Splash screen background texture generated with LowLevelTexture (29:44):

let descriptor = LowLevelTexture.Descriptor(pixelFormat: .rg16Float,
                                            width: textureResolution,
                                            height: textureResolution,
                                            textureUsage: [.shaderWrite, .shaderRead])

let lowLevelTexture = try LowLevelTexture(descriptor: descriptor)
var textureResource = try TextureResource(from: lowLevelTexture)

var material = UnlitMaterial()
material.color = .init(tint: .white, texture: .init(textureResource))

Key points:

  • pixelFormat supports compressed formats—new in visionOS 2.0
  • textureUsage declares shader read/write permissions
  • Create TextureResource and assign directly to material’s color.texture
  • GPU-side updates use lowLevelTexture.replace(using: commandBuffer) to get MTLTexture—symmetric with LowLevelMesh

Core Takeaways

  • What to do: Use LowLevelMesh to bridge existing Metal geometry pipelines to RealityKit. Why it’s worth it: If you already have Metal-based mesh generation (CAD, game engine exporters), zero-copy integration means no extra conversion layer and direct frame rate benefits. How to start: Describe your vertex struct with LowLevelMesh.Attribute, specify layoutIndex and offset, create LowLevelMesh.Descriptor, fill data with withUnsafeMutableBytes.

  • What to do: Use ShaderGraph Hover State nodes for hover glow sweeping along a path. Why it’s worth it: More spatial than static highlight—users intuitively sense which 3D element they’re gazing at, noticeably improving interaction quality. How to start: Create ShaderGraphMaterial in Reality Composer Pro, add Hover State node, drive glow position along curveDistance with Time Since Hover Start, activate with HoverEffectComponent(.shader(.default)) in code.

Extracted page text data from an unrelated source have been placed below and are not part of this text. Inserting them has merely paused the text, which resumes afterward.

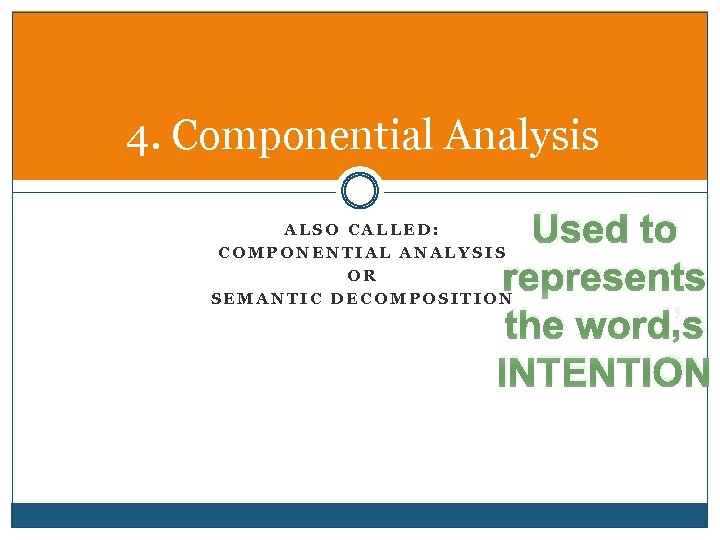 4. Componential Analysis

ALSO CALLED:
COMPONENTIAL ANALYSIS
OR
SEMANTIC DECOMPOSITION

Used to represents the word,s INTENTION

  • What to do: Use MeshResource extruding to quickly convert SwiftUI Path and AttributedString into 3D UI elements. Why it’s worth it: Vector icons and text titles from 2D designs become spatial entities directly, skipping modeling, with dynamic parameters (depth, bevel, material zones). How to start: Define SwiftUI.Path or AttributedString, configure ShapeExtrusionOptions (depth, bevel radius, material assignment), one line MeshResource(extruding:) generates the mesh.